🤖 AI Summary
Current large language model (LLM) agents lack verifiability, debuggability, and auditability, and relying solely on the accuracy of final answers fails to reveal their underlying reasoning. To address this, this work proposes the first unified provenance framework for LLM agents, systematically modeling causal relationships in tool usage, memory access, and environmental interactions. It introduces a comprehensive provenance taxonomy encompassing source, granularity, representation format, and trust functions. By integrating provenance-aware representation modeling, evidence attribution, runtime safeguards, provenance-informed memory management, and trajectory observability analysis, the study shifts the evaluation paradigm from outcome correctness to process accountability. The framework consolidates existing benchmarks to define a clear pathway for process-level trustworthiness assessment and highlights key challenges, including standardized trajectory schemas, semantic-level provenance, and privacy-preserving auditing.
📝 Abstract
Large language model (LLM)-based agents increasingly solve complex tasks by interacting with external tools, retrieval systems, memory modules, environments, and other agents.
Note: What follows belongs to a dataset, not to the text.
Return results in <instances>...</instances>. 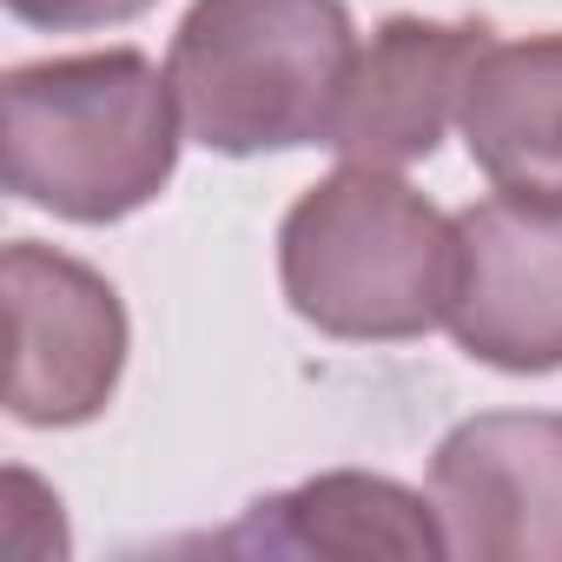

These capabilities expand agent autonomy, but also make agent behavior harder to verify, debug, and audit. Final-answer accuracy alone cannot explain how an output was produced, which evidence supported each claim, whether tool calls were justified, how memory influenced later decisions, or where execution failures originated. Evidence tracing and execution provenance address this gap by modeling how retrieved evidence, tool outputs, memory items, environment observations, intermediate claims, actions, and final answers are connected throughout agent execution. This survey provides a systematic review and conceptual framework for evidence tracing and execution provenance in LLM agents. We organize related work around a unified provenance perspective that connects retrieval grounding, claim support, tool-use safety, memory lineage, observability, debugging, audit, and recovery. We introduce a taxonomy covering trace sources, evidence and execution units, provenance relations, tracing granularity and timing, representation forms, and trust functions. We review key methodological directions, including provenance representation, evidence attribution, tool-use provenance, runtime guardrails, provenance-bearing memory, trace-based observability, and failure diagnosis. We also map existing benchmarks, datasets, and evaluation metrics to provenance-related capabilities, and discuss how evaluation can move from final-answer correctness toward process-level accountability. Finally, we outline open challenges, including unified trace schemas, claim-level and semantic provenance, provenance-aware safety mechanisms, realistic execution-trace benchmarks, recovery-oriented evaluation, and privacy-aware audit infrastructure.